YouChoob is a tiny wee application that takes a YouTube page URL and downloads the video to your harddrive. It is entirely clientside and not dependent on any external website (except for YouTube, obv) and does exactly what it says on the tin, though v1.00 has a few quirks:

  • Links must be for http://www.youtube.com and not http://youtube.com
  • Only one video stream can be downloaded at any time (*)
  • No default filename is generated for your video file

Despite that, it’s a quick, reliable and easy way to download YouTube videos.

UPDATE: v1.01 available. Download it here:
http://software.bootblock.co.uk/?id=youchoob

(* – not actually a quirk, BB says)

Playa del Ingles, Gran Canaria

April 13th, 2008
Gran Canaria - Sunny!

Gran Canaria - Sunny!

After the hard work and pain involved in climbing Ben Nevis a while ago it was nice to jet off to Gran Canaria for two weeks of beer and sunshine. We stayed at the Green Seas resort in Playa del Ingles – a so-so ‘all inclusive’ resort – and basically tanned and chilled.

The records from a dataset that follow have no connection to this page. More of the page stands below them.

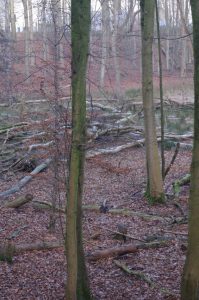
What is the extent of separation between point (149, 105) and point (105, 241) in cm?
354

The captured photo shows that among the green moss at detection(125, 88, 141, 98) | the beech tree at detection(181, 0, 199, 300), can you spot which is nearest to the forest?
the beech tree at detection(181, 0, 199, 300)

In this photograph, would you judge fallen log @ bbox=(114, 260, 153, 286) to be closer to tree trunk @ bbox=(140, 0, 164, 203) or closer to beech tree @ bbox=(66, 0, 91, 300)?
beech tree @ bbox=(66, 0, 91, 300)

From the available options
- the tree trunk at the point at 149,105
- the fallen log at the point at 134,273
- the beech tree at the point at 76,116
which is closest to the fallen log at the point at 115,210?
the tree trunk at the point at 149,105

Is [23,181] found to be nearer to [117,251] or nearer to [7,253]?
[7,253]

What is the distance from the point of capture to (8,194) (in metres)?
11.5

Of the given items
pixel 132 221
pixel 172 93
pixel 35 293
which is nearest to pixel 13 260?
pixel 35 293

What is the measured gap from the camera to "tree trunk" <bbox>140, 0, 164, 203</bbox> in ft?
32.3

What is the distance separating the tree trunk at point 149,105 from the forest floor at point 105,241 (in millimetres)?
407

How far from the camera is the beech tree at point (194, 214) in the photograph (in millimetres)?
4559

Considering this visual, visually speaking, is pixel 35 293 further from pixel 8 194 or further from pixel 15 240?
pixel 8 194

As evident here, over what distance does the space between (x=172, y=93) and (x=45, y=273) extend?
26.9 metres

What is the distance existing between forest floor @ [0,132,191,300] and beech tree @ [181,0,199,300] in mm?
832

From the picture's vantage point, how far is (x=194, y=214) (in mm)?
4660

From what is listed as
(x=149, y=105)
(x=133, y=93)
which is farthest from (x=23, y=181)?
(x=133, y=93)
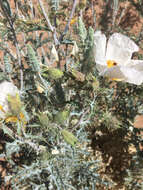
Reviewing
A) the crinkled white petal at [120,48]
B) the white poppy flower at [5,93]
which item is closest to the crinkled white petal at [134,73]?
the crinkled white petal at [120,48]

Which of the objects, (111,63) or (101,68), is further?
(111,63)

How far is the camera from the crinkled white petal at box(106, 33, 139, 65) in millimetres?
925

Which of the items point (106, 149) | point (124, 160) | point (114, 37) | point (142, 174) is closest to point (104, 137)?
point (106, 149)

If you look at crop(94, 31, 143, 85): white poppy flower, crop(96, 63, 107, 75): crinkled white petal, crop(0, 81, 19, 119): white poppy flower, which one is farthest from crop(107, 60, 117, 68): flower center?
crop(0, 81, 19, 119): white poppy flower

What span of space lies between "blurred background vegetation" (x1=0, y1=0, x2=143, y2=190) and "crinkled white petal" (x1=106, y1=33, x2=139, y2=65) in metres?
0.14

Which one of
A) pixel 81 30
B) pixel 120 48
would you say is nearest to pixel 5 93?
pixel 81 30

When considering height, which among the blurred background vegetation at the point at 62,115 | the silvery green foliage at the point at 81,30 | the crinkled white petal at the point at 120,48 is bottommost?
the blurred background vegetation at the point at 62,115

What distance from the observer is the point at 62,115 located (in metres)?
0.83

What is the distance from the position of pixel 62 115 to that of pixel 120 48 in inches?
16.5

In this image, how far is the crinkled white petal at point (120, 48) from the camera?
Answer: 36.4 inches

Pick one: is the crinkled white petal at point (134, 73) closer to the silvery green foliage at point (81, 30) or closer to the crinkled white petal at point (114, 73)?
the crinkled white petal at point (114, 73)

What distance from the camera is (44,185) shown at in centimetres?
144

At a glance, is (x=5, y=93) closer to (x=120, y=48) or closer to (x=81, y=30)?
(x=81, y=30)

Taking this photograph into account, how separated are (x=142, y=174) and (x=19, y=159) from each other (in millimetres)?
985
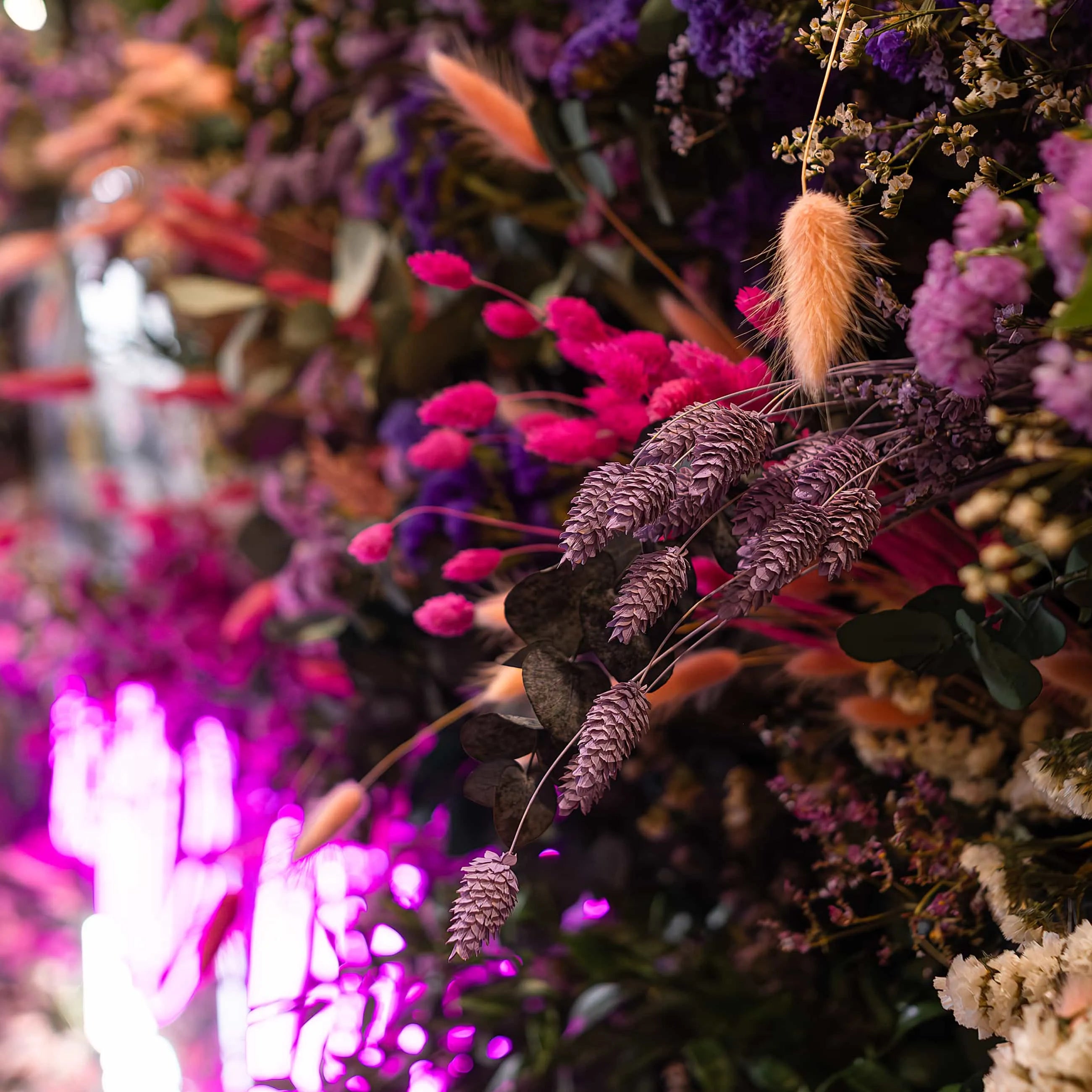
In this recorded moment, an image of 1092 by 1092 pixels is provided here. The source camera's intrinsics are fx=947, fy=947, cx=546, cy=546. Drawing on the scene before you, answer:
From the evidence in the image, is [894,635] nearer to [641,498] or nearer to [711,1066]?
[641,498]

The TV lost all the decent channels so we were stuck with Sky News and its unending coverage of the unfolding Shannon Matthews drama, while missing TV presenter Mark Speight barely got a look in. The Olympic Torch protests took up a fair bit of airtime as well – all in all it made me realise just how crap Sky News is, and I was glad to sit down to BBC News 24 over breakfast this morning.

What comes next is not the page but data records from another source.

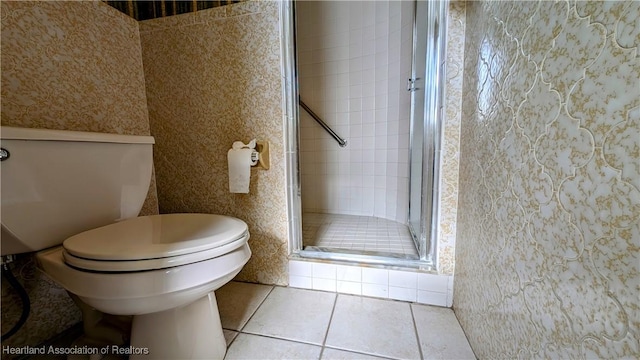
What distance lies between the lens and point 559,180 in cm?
36

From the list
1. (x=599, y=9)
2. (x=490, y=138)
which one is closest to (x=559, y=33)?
(x=599, y=9)

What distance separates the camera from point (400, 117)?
159 centimetres

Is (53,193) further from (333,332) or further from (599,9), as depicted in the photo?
(599,9)

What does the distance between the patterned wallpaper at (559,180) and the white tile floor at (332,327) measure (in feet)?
0.52

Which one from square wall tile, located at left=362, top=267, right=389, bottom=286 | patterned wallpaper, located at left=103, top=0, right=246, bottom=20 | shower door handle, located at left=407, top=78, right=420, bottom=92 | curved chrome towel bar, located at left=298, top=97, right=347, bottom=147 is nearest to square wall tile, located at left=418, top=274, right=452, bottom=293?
square wall tile, located at left=362, top=267, right=389, bottom=286

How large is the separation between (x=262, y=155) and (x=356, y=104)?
1.10 meters

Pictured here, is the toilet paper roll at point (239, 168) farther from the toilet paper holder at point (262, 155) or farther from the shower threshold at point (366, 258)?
the shower threshold at point (366, 258)

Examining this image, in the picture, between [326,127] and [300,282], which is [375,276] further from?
[326,127]

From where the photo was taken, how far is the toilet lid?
46 centimetres

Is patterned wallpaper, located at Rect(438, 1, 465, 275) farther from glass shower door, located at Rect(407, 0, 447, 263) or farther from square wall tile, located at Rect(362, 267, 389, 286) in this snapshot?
square wall tile, located at Rect(362, 267, 389, 286)

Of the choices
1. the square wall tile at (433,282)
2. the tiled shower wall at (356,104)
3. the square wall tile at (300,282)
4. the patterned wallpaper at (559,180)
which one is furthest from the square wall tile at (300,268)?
the tiled shower wall at (356,104)

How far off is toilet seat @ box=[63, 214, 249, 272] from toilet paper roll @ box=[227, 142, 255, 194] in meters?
0.24

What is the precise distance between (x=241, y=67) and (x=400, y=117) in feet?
3.62

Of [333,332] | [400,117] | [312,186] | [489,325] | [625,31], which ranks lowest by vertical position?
[333,332]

While I was up Ben Nevis my Netgear router died on me (not up the mountain, no), and after a discussion with eBuyer I need to get that sent off for repair.

I also need to get a laptop reformatted, money paid in and ease myself back into the joy that is work. To top it all off it’s cold and wet and I had the sniffles less than 8 hours after landing. Welcome back to Blighty I guess!